We combine theoretical analysis as well as empirical simulations across several well-known ML and neuroscience benchmarks. The main conclusion of our study is that existing biologically-plausible learning rules in RNNs attain worse generalization performance (Figure 5, left), which is consistent with their tendency to converge to high curvature regions in loss landscape (Figure 5, middle). Using dynamical systems theory, we then derived a theorem attributing the curvature convergence behavior to gradient approximation error under certain conditions (see paper).  Although it has been demonstrated that noise from stochastic gradient descent can help with escaping narrow minima [7,10], the gradient approximation error due to truncation can have different properties (see paper). Our theoretical prediction matches our simulation results (Figure 5, right). We also suggested potential remedies that the brain could use to mitigate this effect.

Figure 5. Left: Worse and more variable generalization gap observed for existing biologically-plausible temporal credit assignment rules (magenta, yellow and green) compared to their machine learning counterpart (black). The generalization gap is defined as the accuracy of the training dataset minus the test set; the larger the generalization gap is, the worse the generalization performance.  Middle: Loss landscape curvature informs generalization, as reported in the literature [6-13]. Moreover, biologically-plausible temporal credit assignment rules tend to approach high curvature regions in the loss landscape. Here, we used leading Hessian eigenvalue to measure curvature; we also explored other measures later (namely scale-invariant measures) and observed similar trends. Right: our theorem — linking gradient alignment to curvature convergence under certain conditions — predicts our numerical results on the curvature convergence behavior.


Next steps

Our study— a stepping stone toward understanding biological generalization using deep learning methods — raises many exciting questions for future investigations at the intersection of deep learning and computational neuroscience.

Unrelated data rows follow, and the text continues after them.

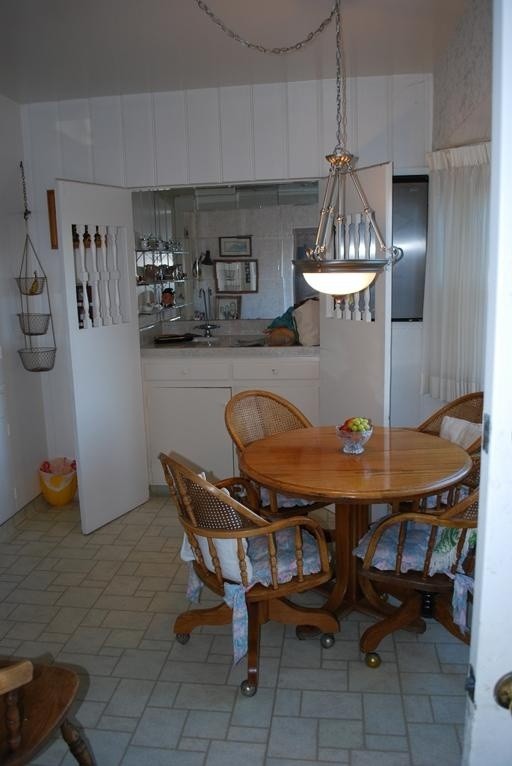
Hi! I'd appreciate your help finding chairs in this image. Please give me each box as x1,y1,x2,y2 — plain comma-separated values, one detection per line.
225,389,334,541
0,655,96,765
361,454,478,667
389,392,480,520
158,452,339,696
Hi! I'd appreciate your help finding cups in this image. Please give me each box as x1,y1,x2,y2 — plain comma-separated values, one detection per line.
139,237,185,252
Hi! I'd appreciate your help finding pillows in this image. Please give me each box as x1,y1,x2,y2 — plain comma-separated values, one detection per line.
179,470,253,584
439,415,482,451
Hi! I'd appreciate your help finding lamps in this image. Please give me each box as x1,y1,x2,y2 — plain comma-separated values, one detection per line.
291,1,398,303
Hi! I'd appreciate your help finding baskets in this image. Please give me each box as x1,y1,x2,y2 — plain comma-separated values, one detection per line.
13,278,56,371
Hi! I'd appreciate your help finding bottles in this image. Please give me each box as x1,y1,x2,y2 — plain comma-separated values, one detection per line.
143,263,174,282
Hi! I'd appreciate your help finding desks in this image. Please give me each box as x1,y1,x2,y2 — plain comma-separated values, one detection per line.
240,424,471,640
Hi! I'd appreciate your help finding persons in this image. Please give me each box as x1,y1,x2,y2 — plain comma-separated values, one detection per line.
218,302,237,321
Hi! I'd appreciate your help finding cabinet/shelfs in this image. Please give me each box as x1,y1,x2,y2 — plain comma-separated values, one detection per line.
140,347,321,497
21,75,438,190
137,249,189,315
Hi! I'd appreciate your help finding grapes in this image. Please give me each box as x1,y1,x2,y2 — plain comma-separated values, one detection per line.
348,417,370,432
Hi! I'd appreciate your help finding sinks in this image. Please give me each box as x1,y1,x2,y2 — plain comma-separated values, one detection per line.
154,335,194,343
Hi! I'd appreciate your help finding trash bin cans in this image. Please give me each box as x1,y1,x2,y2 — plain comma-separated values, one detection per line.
38,464,76,506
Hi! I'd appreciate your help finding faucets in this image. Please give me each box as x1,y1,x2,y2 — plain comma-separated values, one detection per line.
208,288,212,320
198,288,209,336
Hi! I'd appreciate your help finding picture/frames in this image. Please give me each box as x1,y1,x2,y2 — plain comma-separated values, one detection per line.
193,251,212,277
212,259,258,293
215,295,241,319
220,237,252,256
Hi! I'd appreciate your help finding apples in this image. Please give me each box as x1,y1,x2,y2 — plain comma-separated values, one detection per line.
339,425,352,438
344,418,354,426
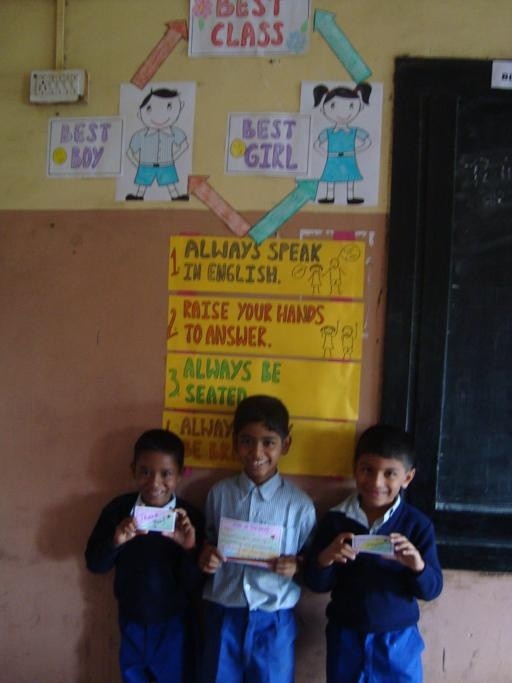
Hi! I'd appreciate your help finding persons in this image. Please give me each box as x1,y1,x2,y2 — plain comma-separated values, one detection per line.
84,427,205,682
199,394,318,683
297,423,445,682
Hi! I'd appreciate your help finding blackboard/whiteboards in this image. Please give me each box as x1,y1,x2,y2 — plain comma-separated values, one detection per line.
376,51,512,576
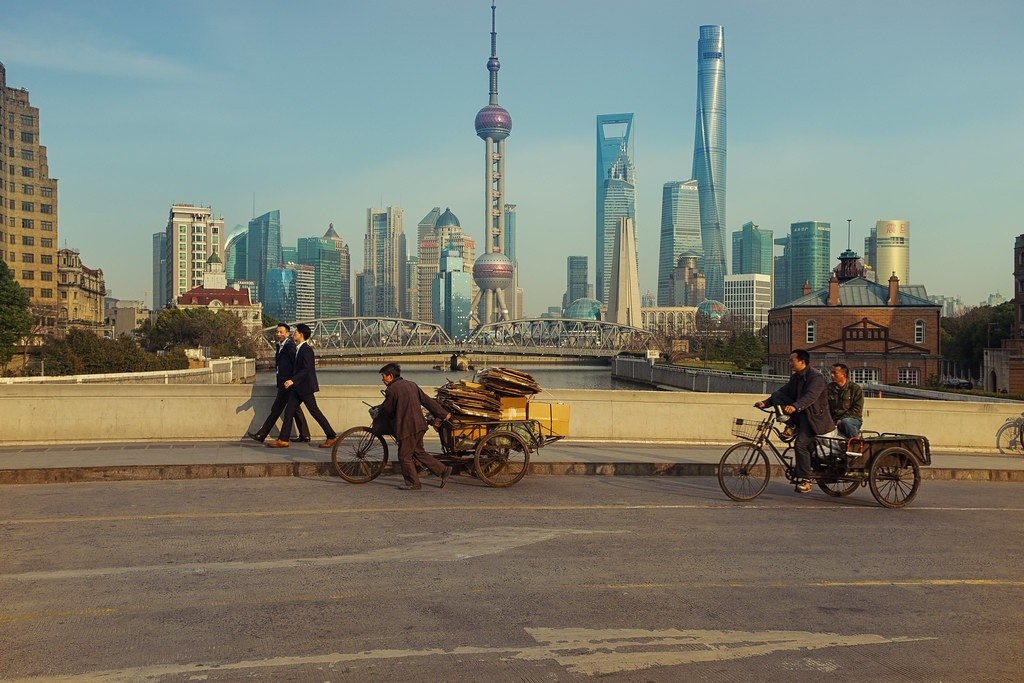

These questions include: (1) as the deep learning community develops better theoretical tools to study generalization, how can they be exploited to study biological learning systems? (2) How can different types of noise that appear in biological systems impact generalization? (3) How can we further leverage deep learning tools to generate testable predictions on how different biological ingredients may interact with learning rules to improve generalization?

For more information, please consult our arXiv paper [14].


[1] Richards et al., Nat Neurosci, 2019. [2] Murray, eLife, 2019. [3] Bellec et al., Nat Commun, 2020. [4] Liu et al., PNAS, 2021. [5] Marschall et al., JMLR, 2020. [6] Hochreiter and Schmidhuber, Neural Comput, 1997. [7] Keskar et al., ICLR, 2017. [8] Jastrezebski et al., ICLR, 2018. [9] Yao et al., NeurIPS 2019. [10] Xie et al., ICLR 2021. [11] Tsuzuku et al., ICML, 2020. [12] Petzka et al., NeurIPS, 2021. [13] Jiang et al., ICLR 2020. [14] Liu et al., NeurIPS, 2022.